Добавить в цитаты Настройки чтения

Страница 84 из 95



Это письмо, показывавшее всю честность, благородство и великодушие человека, считавшего себя ответственным за мой сумасбродный поступок, возбудило во мне чувство благодарности к моему другу.

Однако мне приходилось выпутываться самому. Я чувствовал себя одиноким, но не пал духом, хотя прежнего спокойствия и уверенности у меня уже не было. При всем этом воспоминание о Лугине не покидало меня; чем более видел я людей, тем более начинал ценить его оригинальность и зрелость мысли. В разлуке его влияние, подкрепляемое собственными размышлениями, получило еще большую силу. С величайшим нетерпением ожидал я его приезда, расспрашивал всех и каждого, и никто не мог мне ничего сказать. Наконец я узнал, что он в Петербурге, и тотчас же бросился к нему.

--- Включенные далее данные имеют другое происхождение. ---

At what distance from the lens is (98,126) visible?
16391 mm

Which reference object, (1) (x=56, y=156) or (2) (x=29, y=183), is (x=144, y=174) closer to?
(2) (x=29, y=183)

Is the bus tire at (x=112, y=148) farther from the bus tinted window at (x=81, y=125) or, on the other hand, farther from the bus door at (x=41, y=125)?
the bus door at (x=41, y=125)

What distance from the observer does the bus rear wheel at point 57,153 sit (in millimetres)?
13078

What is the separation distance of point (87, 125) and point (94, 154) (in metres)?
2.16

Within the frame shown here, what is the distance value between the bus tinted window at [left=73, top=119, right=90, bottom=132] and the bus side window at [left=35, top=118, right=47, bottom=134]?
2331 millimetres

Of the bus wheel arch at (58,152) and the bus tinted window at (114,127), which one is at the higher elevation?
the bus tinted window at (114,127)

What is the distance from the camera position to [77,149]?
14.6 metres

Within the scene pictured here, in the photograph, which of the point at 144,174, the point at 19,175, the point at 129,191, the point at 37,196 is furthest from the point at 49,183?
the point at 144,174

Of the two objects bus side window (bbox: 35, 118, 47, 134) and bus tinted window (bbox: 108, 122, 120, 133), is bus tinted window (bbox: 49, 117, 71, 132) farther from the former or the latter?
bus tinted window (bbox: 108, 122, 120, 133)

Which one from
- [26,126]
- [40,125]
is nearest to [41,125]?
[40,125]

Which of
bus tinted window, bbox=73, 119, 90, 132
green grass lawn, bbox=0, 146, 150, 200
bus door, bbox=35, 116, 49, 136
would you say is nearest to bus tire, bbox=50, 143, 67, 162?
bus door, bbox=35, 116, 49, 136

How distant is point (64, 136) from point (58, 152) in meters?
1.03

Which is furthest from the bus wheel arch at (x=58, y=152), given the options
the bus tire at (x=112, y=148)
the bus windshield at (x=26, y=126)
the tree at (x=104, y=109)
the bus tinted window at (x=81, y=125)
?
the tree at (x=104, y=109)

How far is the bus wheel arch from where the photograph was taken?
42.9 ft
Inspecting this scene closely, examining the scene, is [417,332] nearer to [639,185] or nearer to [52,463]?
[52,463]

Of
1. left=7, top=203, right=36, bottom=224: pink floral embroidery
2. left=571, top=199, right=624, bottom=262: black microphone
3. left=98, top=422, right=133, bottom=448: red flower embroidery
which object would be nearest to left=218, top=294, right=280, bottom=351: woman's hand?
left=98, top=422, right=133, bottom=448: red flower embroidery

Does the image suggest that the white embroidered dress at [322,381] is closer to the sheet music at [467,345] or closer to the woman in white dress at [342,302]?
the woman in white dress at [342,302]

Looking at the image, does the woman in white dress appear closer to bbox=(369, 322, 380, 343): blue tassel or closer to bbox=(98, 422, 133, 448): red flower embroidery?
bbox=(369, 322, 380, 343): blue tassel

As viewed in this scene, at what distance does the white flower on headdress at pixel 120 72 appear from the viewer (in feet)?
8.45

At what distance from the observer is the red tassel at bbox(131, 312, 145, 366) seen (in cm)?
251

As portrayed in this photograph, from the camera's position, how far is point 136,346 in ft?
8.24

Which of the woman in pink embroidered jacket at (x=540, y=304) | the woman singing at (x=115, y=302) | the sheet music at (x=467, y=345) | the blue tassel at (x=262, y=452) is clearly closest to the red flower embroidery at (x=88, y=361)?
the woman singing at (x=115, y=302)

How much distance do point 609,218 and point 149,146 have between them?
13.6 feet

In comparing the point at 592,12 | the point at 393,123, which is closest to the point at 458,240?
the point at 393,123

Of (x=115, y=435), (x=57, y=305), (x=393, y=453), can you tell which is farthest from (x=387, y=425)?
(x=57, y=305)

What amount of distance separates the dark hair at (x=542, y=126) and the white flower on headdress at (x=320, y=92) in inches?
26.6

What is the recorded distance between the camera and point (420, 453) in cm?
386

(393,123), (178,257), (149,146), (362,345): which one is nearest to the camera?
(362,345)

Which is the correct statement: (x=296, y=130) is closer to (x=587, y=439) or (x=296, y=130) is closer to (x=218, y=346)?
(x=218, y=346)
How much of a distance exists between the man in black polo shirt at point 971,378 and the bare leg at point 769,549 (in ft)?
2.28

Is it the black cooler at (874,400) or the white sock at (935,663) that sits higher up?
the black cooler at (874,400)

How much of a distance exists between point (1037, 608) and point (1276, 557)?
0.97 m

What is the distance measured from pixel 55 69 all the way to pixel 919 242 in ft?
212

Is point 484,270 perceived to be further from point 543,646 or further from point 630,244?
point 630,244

— Ну и отлично, — сказал он, выслушав краткий рассказ о моих затруднениях, — вот вы и свободны! Капитан ваш умно поступил, сбросив с себя цепи, приковывавшие его ко двору. Должно быть, и я скоро сделаю то же самое.

— Вы? Кавалергардский полковник! Вы откажетесь от всех выгод, ожидающих вас на службе?

— Очень выгодно разоряться на лошадей и на подобные тому вещи! Еще если б я мог разоряться! Но у меня отец находит возможность все более и более урезывать назначенное им же содержание. Я денно и нощно проклинаю мое положение…

— Действительно, вы иногда бываете задумчивы.

— Поневоле задумаешься, мой милый! Меня держат впроголодь. Вы, вероятно, заметили, как я похудел?

— Да, я нахожу, что вы бледны.

— Бледен! Вам, должно быть, слов жалко. Придумайте что-нибудь посильнее. На пиру жизни меня угощают квасом.

— Говорят, от него толстеют…

— Дураки одни, да те и от скуки толстеют. Квас возбуждает сильнейшее желание сделаться отшельником.

— Вы еще не дожили до таких лет.

— Черти только в молодости и бывают набожны. Мне нужны уединение и пустыня. Знаете ли, что мне иногда приходит в голову? Хорошо бы было отправиться в Южную Америку к взбунтовавшимся молодцам… Вы француз, следовательно, должны знать, что бунт — священнейшая обязанность каждого.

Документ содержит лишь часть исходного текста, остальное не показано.